Work required:
Drop the pictures and restate the rest of the listing word for word.

"""

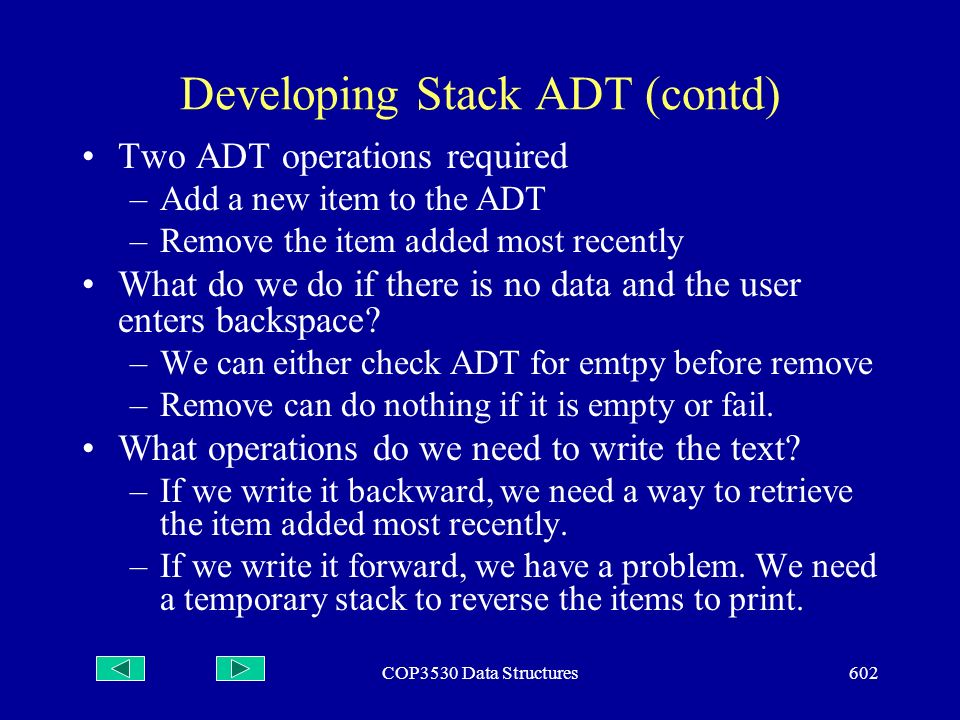 COP3530 Data Structures602 Developing Stack ADT (contd) Two ADT operations required –Add a new item to the ADT –Remove the item added most recently What do we do if there is no data and the user enters backspace.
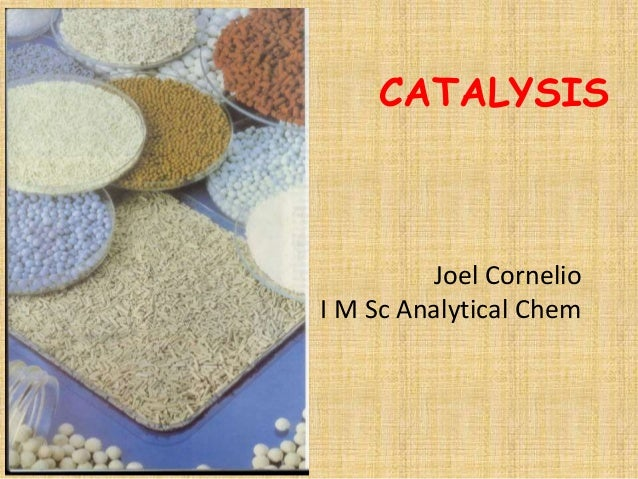 CATALYSIS  Joel Cornelio  I M Sc Analytical Chem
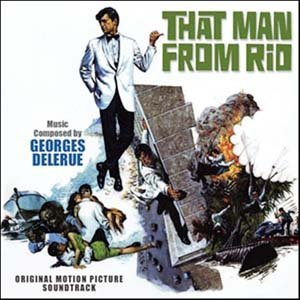 L'Homme De Rio - That Man From Rio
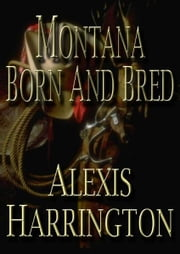Montana Born and Bred ebook by Alexis Harrington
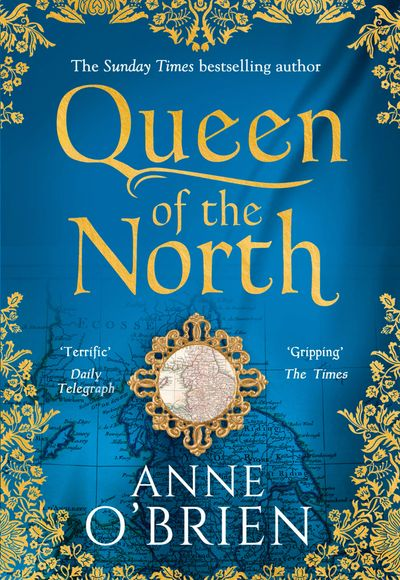 Queen of the North - Anne O'Brien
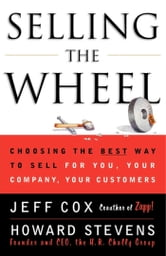 Selling the Wheel - Choosing the Best Way to Sell For You, Your Company, and Your Customers ebook by Jeff Cox,Howard Stevens
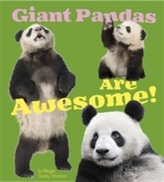 Giant Pandas Are Awesome!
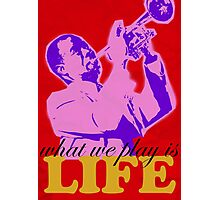 Louis Armstrong - What we play is LIFE Photographic Print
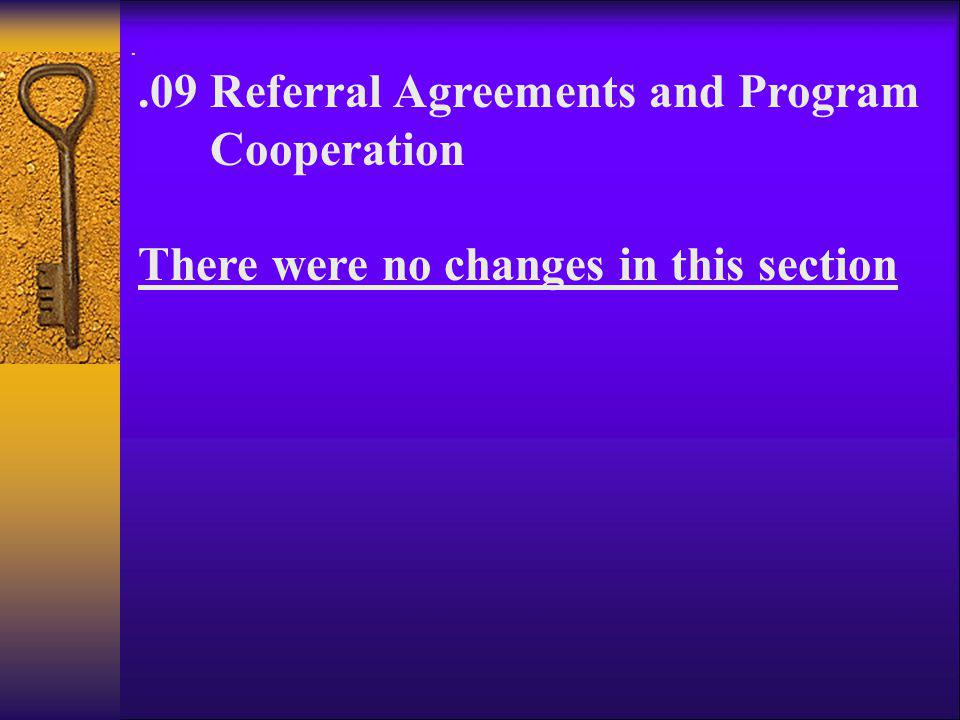 .09 Referral Agreements and Program Cooperation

"""

Your solution:
 COP3530 Data Structures602 Developing Stack ADT (contd) Two ADT operations required –Add a new item to the ADT –Remove the item added most recently What do we do if there is no data and the user enters backspace.
 CATALYSIS  Joel Cornelio  I M Sc Analytical Chem
 L'Homme De Rio - That Man From Rio
Montana Born and Bred ebook by Alexis Harrington
 Queen of the North - Anne O'Brien
 Selling the Wheel - Choosing the Best Way to Sell For You, Your Company, and Your Customers ebook by Jeff Cox,Howard Stevens
 Giant Pandas Are Awesome!
 Louis Armstrong - What we play is LIFE Photographic Print
 .09 Referral Agreements and Program Cooperation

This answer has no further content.